Reading text
★ ★ ★
Navigating the Probate Process: Phase 1


When a loved one passes away, navigating the legal steps can feel overwhelming. At Harris-Pero Law, we guide families through every step of the probate and estate administration process. Whether you’re an executor, administrator, or beneficiary, our team is here to help you navigate the legal complexities, minimize delays, and ensure your loved one’s wishes are honored.

In this guide, we’ll provide an outline of Phase 1 of the probate process: filing probate petitions and appointing an executor. Our goal is to provide you with the information you need to move forward with clarity and confidence.


Did the Decedent Have a Will?

  • Probate is the legal process by which the court, known as the Surrogate’s Court in New York, ensures that the Decedent’s Will is authentic, is properly signed and is witnessed in accordance with New York Law, and that their assets are distributed according to their wishes.

  • Administration applies when a decedent did not leave a Will. The court appoints a next of kin as the Administrator to distribute assets according to New York’s Intestate Laws.

This guide focuses on probate, the process of settling an estate when a Will is present.


Preparing for Probate

Once you’ve had time to grieve and gather essential documents, we recommend setting up a meeting with us to start the process. We will ask that you provide us with initial documentation including, but not limited to:

  • The original Will

  • A certified copy of the death certificate

  • Recent financial statements (dated close to the time of death)

Before we file a petition with the court, we need to get a general idea of the value of the estate. To do this, we will determine probate assets vs. non-probate assets. Non-probate assets are any accounts or assets owned jointly or with designated beneficiaries. Probate assets are any assets owned solely by the Decedent. Only the probate assets will be included in the estate's valuation.


As your attorney, we help initiate the probate process by filing the necessary petitions with the court and helping you obtain the authority to act as the estate’s Executor.

STEP 1: Filing the Petition
The individual named Executor in the Will acts as the Petitioner and files the Will and supporting petition with the court. If the Executor cannot serve, the successor Executor steps in. If the primary Executor declines, they must sign a form renouncing their position.

To get started, the court requires the following:

    • Petition for Probate:

      The Petition details who is petitioning the Court for Letters Testamentary (the piece of paper that says “you are in charge of the estate” essentially), the decedent’s information,  the value of the estate and who is entitled to assets under the Will. The petitioner will sign this in front of a notary.

    • Waiver and Consent to Probate:

      We send the waiver and consent to Probate to the distributees. This form says that you, as the distributee, are aware that the Petitioner is filing the petition, you are waiving your right to receive service of process and consenting to the Will being admitted to probate (essentially signifying that you consent to the court proceedings without needing formal notification, saving time and costs for the estate.) This should be signed in front of a notary.
★ ★ ★
Recorded information
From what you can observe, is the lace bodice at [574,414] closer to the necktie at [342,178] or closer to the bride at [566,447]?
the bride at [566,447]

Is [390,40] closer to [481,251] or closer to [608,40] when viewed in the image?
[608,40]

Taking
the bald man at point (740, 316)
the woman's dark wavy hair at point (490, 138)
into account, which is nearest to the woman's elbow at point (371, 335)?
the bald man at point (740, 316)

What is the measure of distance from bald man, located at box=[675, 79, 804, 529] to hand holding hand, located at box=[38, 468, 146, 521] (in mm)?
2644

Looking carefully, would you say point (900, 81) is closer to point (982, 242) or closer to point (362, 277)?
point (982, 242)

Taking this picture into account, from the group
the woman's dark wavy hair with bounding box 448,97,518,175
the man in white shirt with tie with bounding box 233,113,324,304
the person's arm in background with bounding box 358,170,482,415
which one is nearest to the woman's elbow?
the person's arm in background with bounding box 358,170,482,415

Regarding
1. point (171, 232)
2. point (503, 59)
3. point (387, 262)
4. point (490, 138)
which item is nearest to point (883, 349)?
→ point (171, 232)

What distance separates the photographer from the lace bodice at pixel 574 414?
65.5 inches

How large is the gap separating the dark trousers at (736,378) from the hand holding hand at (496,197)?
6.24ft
★ ★ ★
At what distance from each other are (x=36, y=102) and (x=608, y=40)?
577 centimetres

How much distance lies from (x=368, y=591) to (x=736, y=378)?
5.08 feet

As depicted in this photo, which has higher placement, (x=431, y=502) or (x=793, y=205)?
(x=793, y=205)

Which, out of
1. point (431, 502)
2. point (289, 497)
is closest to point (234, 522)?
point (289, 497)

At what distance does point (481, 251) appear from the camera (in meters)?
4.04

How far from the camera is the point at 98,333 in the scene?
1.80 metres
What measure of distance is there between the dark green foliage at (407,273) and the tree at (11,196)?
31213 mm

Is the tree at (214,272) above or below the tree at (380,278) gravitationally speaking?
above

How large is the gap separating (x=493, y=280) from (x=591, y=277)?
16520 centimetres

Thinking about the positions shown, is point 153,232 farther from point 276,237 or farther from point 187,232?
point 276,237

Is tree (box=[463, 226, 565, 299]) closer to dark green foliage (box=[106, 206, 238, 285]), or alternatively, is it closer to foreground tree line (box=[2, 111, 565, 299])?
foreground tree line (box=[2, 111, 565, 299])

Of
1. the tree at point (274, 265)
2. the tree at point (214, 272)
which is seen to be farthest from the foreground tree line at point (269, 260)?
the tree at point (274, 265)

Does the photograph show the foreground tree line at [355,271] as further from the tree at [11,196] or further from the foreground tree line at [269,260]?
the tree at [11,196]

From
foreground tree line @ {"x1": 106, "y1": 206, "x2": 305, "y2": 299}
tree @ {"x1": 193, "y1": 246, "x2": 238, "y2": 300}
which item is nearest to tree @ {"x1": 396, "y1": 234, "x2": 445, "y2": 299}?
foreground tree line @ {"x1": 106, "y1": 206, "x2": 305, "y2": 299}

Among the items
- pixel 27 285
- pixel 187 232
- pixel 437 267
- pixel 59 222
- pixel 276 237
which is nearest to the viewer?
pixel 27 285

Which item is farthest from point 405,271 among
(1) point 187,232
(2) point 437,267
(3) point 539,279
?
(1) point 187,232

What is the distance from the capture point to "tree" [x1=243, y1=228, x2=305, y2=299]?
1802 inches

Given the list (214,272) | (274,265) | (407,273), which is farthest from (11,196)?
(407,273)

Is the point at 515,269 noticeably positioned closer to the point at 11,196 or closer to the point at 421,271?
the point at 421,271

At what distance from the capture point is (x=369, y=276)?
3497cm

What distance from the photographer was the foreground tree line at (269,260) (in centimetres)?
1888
★ ★ ★
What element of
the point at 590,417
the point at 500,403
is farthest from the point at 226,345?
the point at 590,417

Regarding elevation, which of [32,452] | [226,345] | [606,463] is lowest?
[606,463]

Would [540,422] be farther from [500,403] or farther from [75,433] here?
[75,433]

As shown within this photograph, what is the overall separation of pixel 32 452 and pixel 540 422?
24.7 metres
★ ★ ★
Task list
- A) Rewrite everything in the probate guide from "This guide focuses" down to "the estate's valuation.", using "certificate of death" wherever "death certificate" appears.
- B) Write the next part of the probate guide, picking up after its final sentence.

Results in order
- A)
This guide focuses on probate, the process of settling an estate when a Will is present.


Preparing for Probate

Once you’ve had time to grieve and gather essential documents, we recommend setting up a meeting with us to start the process. We will ask that you provide us with initial documentation including, but not limited to:

  • The original Will

  • A certified copy of the certificate of death

  • Recent financial statements (dated close to the time of death)

Before we file a petition with the court, we need to get a general idea of the value of the estate. To do this, we will determine probate assets vs. non-probate assets. Non-probate assets are any accounts or assets owned jointly or with designated beneficiaries. Probate assets are any assets owned solely by the Decedent. Only the probate assets will be included in the estate's valuation.

- B)
      If a distributee was unwilling to sign this form, we would send a citation to the court. The Court would then set a hearing (known as a “return date”) and we would serve the citation on the parties who did not sign the Waiver. If the nonconsenting party does not show up to the hearing, it is assumed that they consent. If they do show up, and still do not consent, the matter may become litigious, and we would refer you to litigation counsel.

    • Notice of Probate:

      This is sent to all beneficiaries named in the Will, providing a copy of the Will or pertinent sections. This is what is done in lieu of a “will reading,” as seen in movies and television.

    • Affidavit of Heirship and Family Tree:

      This is signed by a neutral party (e.g., a neighbor or family friend) who is familiar with the decedent’s family structure but has no interest in the estate. Once you find someone willing, we will need their name, address, and to know how long they knew the Decedent for the Affidavit of Heirship. The family tree will include the Decedent and his or her spouse (if the Decedent was divorced at the time of his or her death, we will need proof the divorce), and the Decedent’s children and parents names. The neighbor/friend will sign these documents in front of a notary.

    • Original Will

    • Certified Copy of the Death Certificate

    • Filing Fee:

      This is determined by the value of the estate (see chart below).

STEP 2: Court Review
Once everything is signed and returned to us, we will file the petition and the supporting documents with the court and the Surrogate’s Court will review the filings. The time frame for appointment varies by jurisdiction.

STEP 3: Issuance of Letters Testamentary
If all steps are completed correctly, the court will issue Letters Testamentary, granting the Executor legal authority to act on behalf of the estate.


Moving Forward

The probate process may feel complex, but with the right guidance, it doesn’t have to be overwhelming. Our team is here to assist you every step of the way, ensuring your loved one’s wishes are honored and the estate is settled efficiently.

If you have questions or need help getting started, schedule an appointment with us. Together, we’ll navigate this process with care and professionalism.

Stay tuned for next week's blog, where we'll delve into Phase 2 of the probate process and what to expect.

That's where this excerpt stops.